Mass opt-outs are expected to be the norm, and the industry anticipates that the bulk of the Apple advertising market will effectively dry up overnight.
'We can provide both...'
Whilst Apple view this update as the latest in a series of measures to outline and improve its data collection responsibilities, a spokeswoman from Facebook has claimed that Apple’s new prompt is ‘designed to present a false trade-off between personalised ads and privacy, when in fact we can provide both’.
History would suggest otherwise.
Facebook has found itself on the receiving end of serious criticism for its handling of personal data in recent years, suffering severe reputational damage as a consequence of scandals such as those involving Cambridge Analytica in 2018, and more recently the revelation that the data of 533 million accounts was stolen in a massive data breach in 2019. Despite Facebook’s claims that this data was leaked years ago and has since been secured, analysts have asserted that the information included in the dataset (such as phone numbers, Facebook IDs, locations, and email addresses) can help data brokers to correlate related information into profiles that could trick two-factor authentication. Facebook’s failure to alert its users to the breach constitutes a violation of various privacy-related reporting requirements, including the GDPR. Ireland’s Data Protection Commission (DPC) has already begun its investigation into this failure, and claims to have received ‘no proactive communication from Facebook’.

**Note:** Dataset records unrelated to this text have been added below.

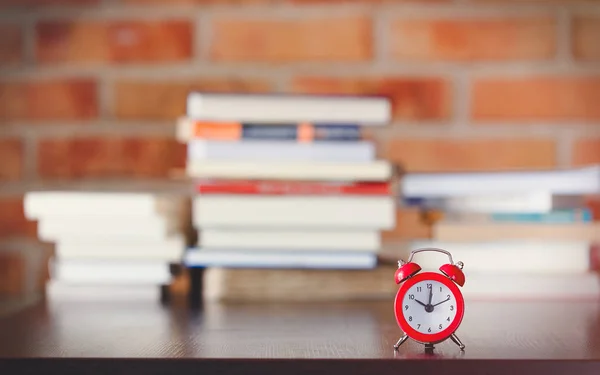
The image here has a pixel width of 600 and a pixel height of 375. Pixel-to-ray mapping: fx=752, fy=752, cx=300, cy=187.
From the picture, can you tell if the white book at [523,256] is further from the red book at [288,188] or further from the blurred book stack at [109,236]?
the blurred book stack at [109,236]

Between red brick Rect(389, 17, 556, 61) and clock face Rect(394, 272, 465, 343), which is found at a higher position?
red brick Rect(389, 17, 556, 61)

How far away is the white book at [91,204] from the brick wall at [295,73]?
10.8 inches

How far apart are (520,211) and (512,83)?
32 centimetres

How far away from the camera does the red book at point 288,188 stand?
100 centimetres

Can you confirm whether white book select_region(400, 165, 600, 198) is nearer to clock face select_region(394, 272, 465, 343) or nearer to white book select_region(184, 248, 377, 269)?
white book select_region(184, 248, 377, 269)

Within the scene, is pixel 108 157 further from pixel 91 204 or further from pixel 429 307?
pixel 429 307

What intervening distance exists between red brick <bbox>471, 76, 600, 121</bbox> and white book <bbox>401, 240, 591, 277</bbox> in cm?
32

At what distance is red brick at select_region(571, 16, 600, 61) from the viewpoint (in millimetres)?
1241

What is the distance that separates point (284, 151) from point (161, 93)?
339mm

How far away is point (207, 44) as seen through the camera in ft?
4.12

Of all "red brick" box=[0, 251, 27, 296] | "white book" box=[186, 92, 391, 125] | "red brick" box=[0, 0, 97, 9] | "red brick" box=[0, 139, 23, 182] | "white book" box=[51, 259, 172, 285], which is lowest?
"red brick" box=[0, 251, 27, 296]

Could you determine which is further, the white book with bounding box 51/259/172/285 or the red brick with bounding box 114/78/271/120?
the red brick with bounding box 114/78/271/120

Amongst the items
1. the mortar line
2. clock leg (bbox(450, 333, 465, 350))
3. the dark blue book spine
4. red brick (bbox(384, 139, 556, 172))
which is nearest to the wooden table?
clock leg (bbox(450, 333, 465, 350))

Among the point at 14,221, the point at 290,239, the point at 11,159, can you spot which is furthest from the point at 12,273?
the point at 290,239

Regulation, Regulation, Regulation
Although Apple’s update can be seen as a positive development for the data subject in regards to transparency, purpose limitation, and data minimisation, they too have come under significant scrutiny by data protection regulatory bodies recently. In March 2021, France Digitale (one of France’s largest technology lobbying organisations) filed a complaint against Apple with the country’s data privacy watchdog CNIL. The complaint alleges that Apple’s privacy changes breached EU regulations, as the users of pre-installed iOS applications are automatically subjected to first-party targeted advertising without being asked for consent.
The complaint has been passed to the Irish DPC, but there remains the possibility that the CNIL could rule that Apple has violated the EU’s ePrivacy Directive rather than the EU GDPR. This would not be the first occasion that the CNIL has had to deal with Big Tech non-compliance. In December 2020, the CNIL decided to levy fines of €135 million on Google and Amazon’s European bodies for violating regulations in regards to cookies.

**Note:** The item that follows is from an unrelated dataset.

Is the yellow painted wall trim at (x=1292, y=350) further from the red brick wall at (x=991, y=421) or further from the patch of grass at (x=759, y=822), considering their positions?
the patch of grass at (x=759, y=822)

What therefore emerges is a trend of increased scrutiny of Big Tech companies and practices by a growing body of regulatory authorities and legislation, and who are now having to question the consequences rather than purely the limitations of their data processing activities.
Facebook knows that it’s been fighting a losing battle. Despite the ad campaigns, senior leadership’s vocal displeasure, and various filed complaints, iOS 14.5 will be released.
As Apple undertakes its rollout of the update, the public’s knowledge of data processing responsibilities and their own rights as data subjects is likely to only increase. Whilst Facebook and others may be playing ‘catch-up’, Apple’s radical changes should be seen as an attempt to pre-empt this and avoid being caught out and fined. More open and consistent scrutiny of these practices will also likely stem from this discourse as regulatory bodies develop the necessary legislation and precedents.
How the public and Big Tech will react to this new stage of data subject power will likely set a new precedent for the data privacy landscape itself.